The trial court improperly considered unauthenticated documents attached to the defendant's memorandum in support of its motion for summary judgment. Therefore, the order granting summary judgment had to be reversed.

Voir Dire

Goutis v. Express Transp. Inc.
22 Fla. L. Wkly. D2081 (Fla. 4th DCA 1997)

It was not an improper "golden rule" argument to ask a prospective juror what she would do if her husband were injured and disabled like the plaintiff. "The question did not ask the juror to identify with [the plaintiff's] personal circumstances. It asked what the juror's own personal circumstances were, which is the very reason for voir dire -- to know whether something in the juror's personal experience is relevant to the issues to be tried in the case." The court also holds that other arguments that were made were either proper, or were not grounds for new trial because no objection was made.

Workers Comp Immunity

Sotomayor v. Huntington Broward Associates, L.P.
22 Fla. L. Wkly. D1940 (Fla. 4th DCA 1997)

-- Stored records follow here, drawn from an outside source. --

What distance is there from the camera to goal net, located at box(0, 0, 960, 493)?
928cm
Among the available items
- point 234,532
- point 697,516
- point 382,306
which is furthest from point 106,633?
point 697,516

A premises owner was not entitled to workers comp immunity for injuries to a security guard employed by an independent contractor, where the owner was neither a contractor nor a statutory employer liable for securing workers compensation benefits to the security guard. The defendant in this case was under no contractual duty to provide its tenants with a security guard. Assuming a common law duty, the court holds that discharging a duty imposed by common law alone is insufficient to entitle the defendant to immunity.

Florida Insurance Guaranty Assoc. v. Revoredo
22 Fla. L. Wkly. D2023 (Fla. 3d DCA 1997)

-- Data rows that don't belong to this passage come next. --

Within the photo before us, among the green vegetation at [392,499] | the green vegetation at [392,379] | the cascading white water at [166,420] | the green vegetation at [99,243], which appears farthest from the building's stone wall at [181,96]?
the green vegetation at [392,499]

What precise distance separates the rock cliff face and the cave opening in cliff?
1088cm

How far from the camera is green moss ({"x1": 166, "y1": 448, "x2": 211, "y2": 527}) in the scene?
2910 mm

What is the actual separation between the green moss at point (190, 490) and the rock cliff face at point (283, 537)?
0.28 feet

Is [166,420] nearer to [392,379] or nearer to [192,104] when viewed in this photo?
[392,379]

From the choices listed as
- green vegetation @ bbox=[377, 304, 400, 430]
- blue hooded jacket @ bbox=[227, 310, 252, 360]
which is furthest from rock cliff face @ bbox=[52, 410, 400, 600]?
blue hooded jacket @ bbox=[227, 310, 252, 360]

Giving a technical construction to 440.10 rather than interpreting it consistently with the legislative intent and the right of access to courts, the court holds that the plaintiff's decedent, an employee of the subcontractor, was a statutory employee of the contractor, and that the exclusive remedy for his wrongful death was the workers compensation statute, even though neither the subcontractor nor the defendant contractor had secured payment of workers compensation benefits for the employee. The statute states that "if both subcontractor and contractor fail to secure coverage then the contractor has an employer's liability to the subcontractor's injured employee for purposes of an action for statutory benefits or damages at law or in admiralty."

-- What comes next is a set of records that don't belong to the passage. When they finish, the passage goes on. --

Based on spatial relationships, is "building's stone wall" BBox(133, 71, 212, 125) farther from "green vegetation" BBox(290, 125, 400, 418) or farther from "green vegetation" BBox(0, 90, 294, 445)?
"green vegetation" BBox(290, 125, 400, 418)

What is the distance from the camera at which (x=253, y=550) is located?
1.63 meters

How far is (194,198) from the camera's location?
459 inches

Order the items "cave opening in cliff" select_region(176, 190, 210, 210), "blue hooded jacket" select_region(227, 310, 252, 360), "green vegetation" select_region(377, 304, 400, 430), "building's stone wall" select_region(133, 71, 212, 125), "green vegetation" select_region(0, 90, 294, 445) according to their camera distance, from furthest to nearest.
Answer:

I believe that denying a common law cause of action where no workers comp benefits are secured is a denial of the right of access to courts under Article I, 21 of the Florida Constitution. The provision of workers compensation benefits is the quid pro quo for the statutory immunity enjoyed (and often exploited) by employers. A statute that takes away the right of access to courts is only constitutional if it provides an adequate alternative remedy. E.g., Kluger v. White, 281 So.2d 1 (Fla. 1973). As Judge Shevin points out in his concurring opinion here, the statute as construed in this case leaves the plaintiff with no remedy.

Wrongful Death -- Damages

Diaz v. CCHC-Golden Glades Ltd.
22 Fla. L. Wkly. D1763 (Fla. 3d DCA 1997)

Sometimes compromises make bad law. In Vildibil v. Johnson, 492 So.2d 1047 (Fla. 1986), the Florida Supreme Court interpreted the Florida Wrongful Death Act to preclude recovery of pain and suffering by the parents of an adult child. The legislature reacted by amending 768.21 to allow such recovery by both the parents of an adult child and the adult child of a parent, if there is no surviving spouse or minor children. However, in order to obtain passage over the objections of the medical lobby, the statute excluded medical malpractice wrongful death claims from such recovery. Thus, if and adult child is killed by medical negligence, there is still no recovery by the child's parents.

In this case, the Third District (Judge Schwartz, joined by Judge Cope and Judge Levy), has gone out of its way to note the unfairness of this exclusion. Reluctantly upholding the denial of recovery in this case, and calling the results "unfortunate", the court states in a footnote, "Because there is no contention that section 768.21(8) is itself invalid ... we note, but do not pass upon that possibility."

It is extremely rare for a court to go out of its way to comment on the possibility that a statute it is construing is unconstitutional where that issue has not been raised by the parties. The court seems to be inviting a challenge.